**Given task:** Starting at the first of the rows and ending at the line containing "6574 millimetres", substitute "wooden siding" for "wood plank siding" and write those lines out again with everything else unchanged.

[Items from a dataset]
☆ ☆ ☆ ☆

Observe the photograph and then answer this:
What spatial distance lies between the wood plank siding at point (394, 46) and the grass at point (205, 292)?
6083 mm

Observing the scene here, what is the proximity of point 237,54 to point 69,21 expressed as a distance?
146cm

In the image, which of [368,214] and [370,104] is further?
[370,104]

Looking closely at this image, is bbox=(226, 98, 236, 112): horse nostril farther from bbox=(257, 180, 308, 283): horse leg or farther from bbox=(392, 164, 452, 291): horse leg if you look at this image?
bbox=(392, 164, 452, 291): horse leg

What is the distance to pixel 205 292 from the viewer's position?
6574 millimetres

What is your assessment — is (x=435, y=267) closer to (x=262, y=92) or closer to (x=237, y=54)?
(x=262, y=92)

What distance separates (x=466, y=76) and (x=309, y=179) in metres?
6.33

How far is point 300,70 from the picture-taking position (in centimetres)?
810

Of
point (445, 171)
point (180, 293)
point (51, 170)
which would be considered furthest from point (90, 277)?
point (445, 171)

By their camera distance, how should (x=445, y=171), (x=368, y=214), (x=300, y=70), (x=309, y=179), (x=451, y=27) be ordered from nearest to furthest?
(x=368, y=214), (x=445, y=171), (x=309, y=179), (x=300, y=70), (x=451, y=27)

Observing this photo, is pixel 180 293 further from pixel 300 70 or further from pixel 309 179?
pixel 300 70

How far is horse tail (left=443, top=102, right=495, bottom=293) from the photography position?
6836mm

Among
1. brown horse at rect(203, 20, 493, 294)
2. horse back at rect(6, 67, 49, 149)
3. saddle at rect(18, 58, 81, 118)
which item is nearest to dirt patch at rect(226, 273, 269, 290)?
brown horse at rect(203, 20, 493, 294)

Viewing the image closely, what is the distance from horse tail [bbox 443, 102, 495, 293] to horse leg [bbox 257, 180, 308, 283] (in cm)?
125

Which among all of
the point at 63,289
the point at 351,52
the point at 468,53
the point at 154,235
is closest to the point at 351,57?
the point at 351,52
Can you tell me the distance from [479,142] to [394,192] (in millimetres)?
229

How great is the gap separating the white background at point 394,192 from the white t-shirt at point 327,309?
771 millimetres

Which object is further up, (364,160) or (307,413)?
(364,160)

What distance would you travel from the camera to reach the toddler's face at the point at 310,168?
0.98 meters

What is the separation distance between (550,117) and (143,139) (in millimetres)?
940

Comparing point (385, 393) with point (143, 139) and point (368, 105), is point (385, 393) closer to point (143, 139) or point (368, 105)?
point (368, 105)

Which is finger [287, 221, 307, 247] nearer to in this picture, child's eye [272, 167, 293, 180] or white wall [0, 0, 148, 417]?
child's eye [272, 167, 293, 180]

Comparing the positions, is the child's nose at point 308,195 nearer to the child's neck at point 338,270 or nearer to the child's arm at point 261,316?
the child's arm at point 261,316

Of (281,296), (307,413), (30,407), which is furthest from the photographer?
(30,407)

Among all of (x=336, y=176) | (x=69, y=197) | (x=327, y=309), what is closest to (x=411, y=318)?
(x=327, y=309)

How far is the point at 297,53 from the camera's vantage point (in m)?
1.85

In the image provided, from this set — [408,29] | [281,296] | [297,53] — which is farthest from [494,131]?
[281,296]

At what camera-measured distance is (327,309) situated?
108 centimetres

☆ ☆ ☆ ☆

**The output:**
Observe the photograph and then answer this:
What spatial distance lies between the wooden siding at point (394, 46) and the grass at point (205, 292)?
6083 mm

Observing the scene here, what is the proximity of point 237,54 to point 69,21 expressed as a distance?
146cm

In the image, which of [368,214] and [370,104] is further?
[370,104]

Looking closely at this image, is bbox=(226, 98, 236, 112): horse nostril farther from bbox=(257, 180, 308, 283): horse leg or farther from bbox=(392, 164, 452, 291): horse leg if you look at this image?
bbox=(392, 164, 452, 291): horse leg

What is the distance to pixel 205 292 from the viewer's position?
6574 millimetres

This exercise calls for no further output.